------ RECORDED DATA ------
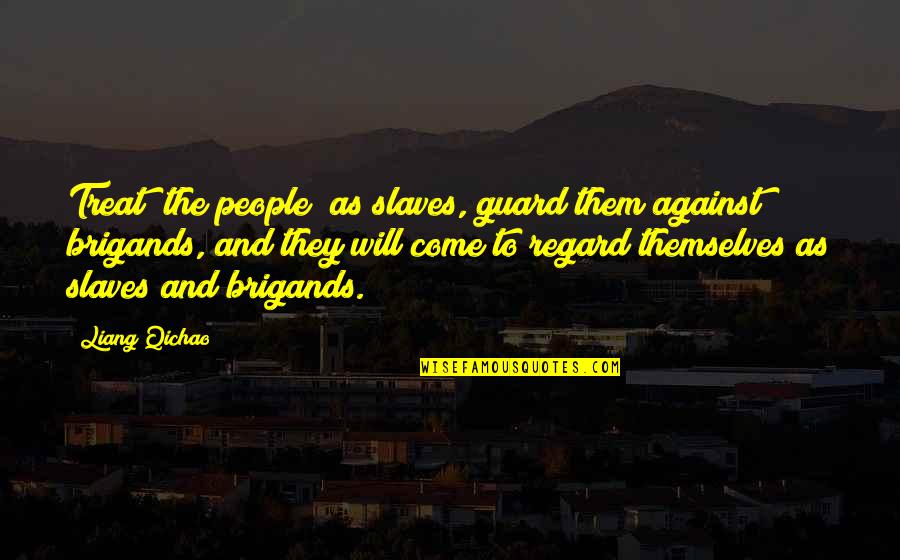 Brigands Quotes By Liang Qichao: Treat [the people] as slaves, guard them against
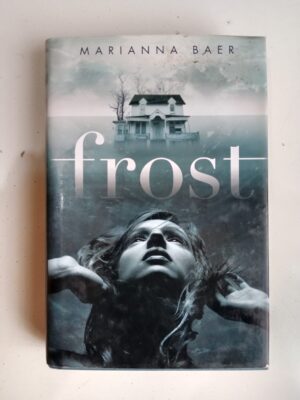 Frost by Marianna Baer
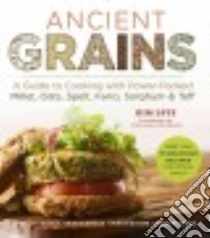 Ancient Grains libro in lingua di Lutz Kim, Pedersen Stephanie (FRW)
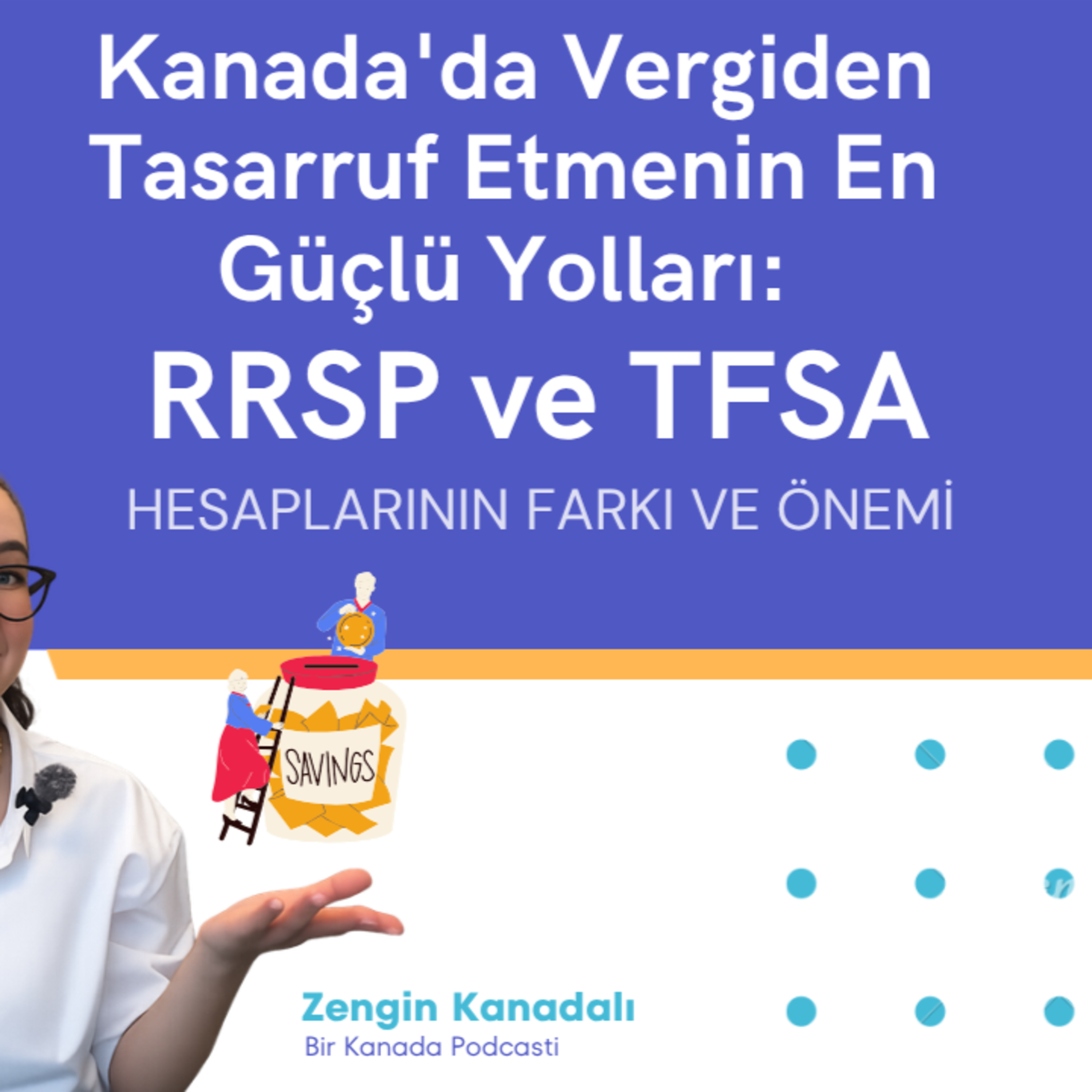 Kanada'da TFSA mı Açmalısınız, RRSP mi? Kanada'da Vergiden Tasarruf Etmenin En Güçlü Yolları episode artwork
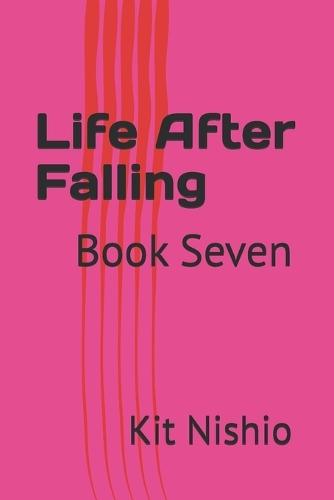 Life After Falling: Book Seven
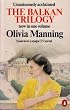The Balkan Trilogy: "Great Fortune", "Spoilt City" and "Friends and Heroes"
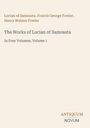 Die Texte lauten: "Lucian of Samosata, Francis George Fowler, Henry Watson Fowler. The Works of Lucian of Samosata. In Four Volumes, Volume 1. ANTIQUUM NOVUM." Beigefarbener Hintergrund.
------
§ **WHAT THE EXERCISE ASKS**
Write out every line above exactly, minus images.

§ **TASK ANSWER**
 Brigands Quotes By Liang Qichao: Treat [the people] as slaves, guard them against
 Frost by Marianna Baer
 Ancient Grains libro in lingua di Lutz Kim, Pedersen Stephanie (FRW)
 Kanada'da TFSA mı Açmalısınız, RRSP mi? Kanada'da Vergiden Tasarruf Etmenin En Güçlü Yolları episode artwork
 Life After Falling: Book Seven
The Balkan Trilogy: "Great Fortune", "Spoilt City" and "Friends and Heroes"
 Die Texte lauten: "Lucian of Samosata, Francis George Fowler, Henry Watson Fowler. The Works of Lucian of Samosata. In Four Volumes, Volume 1. ANTIQUUM NOVUM." Beigefarbener Hintergrund.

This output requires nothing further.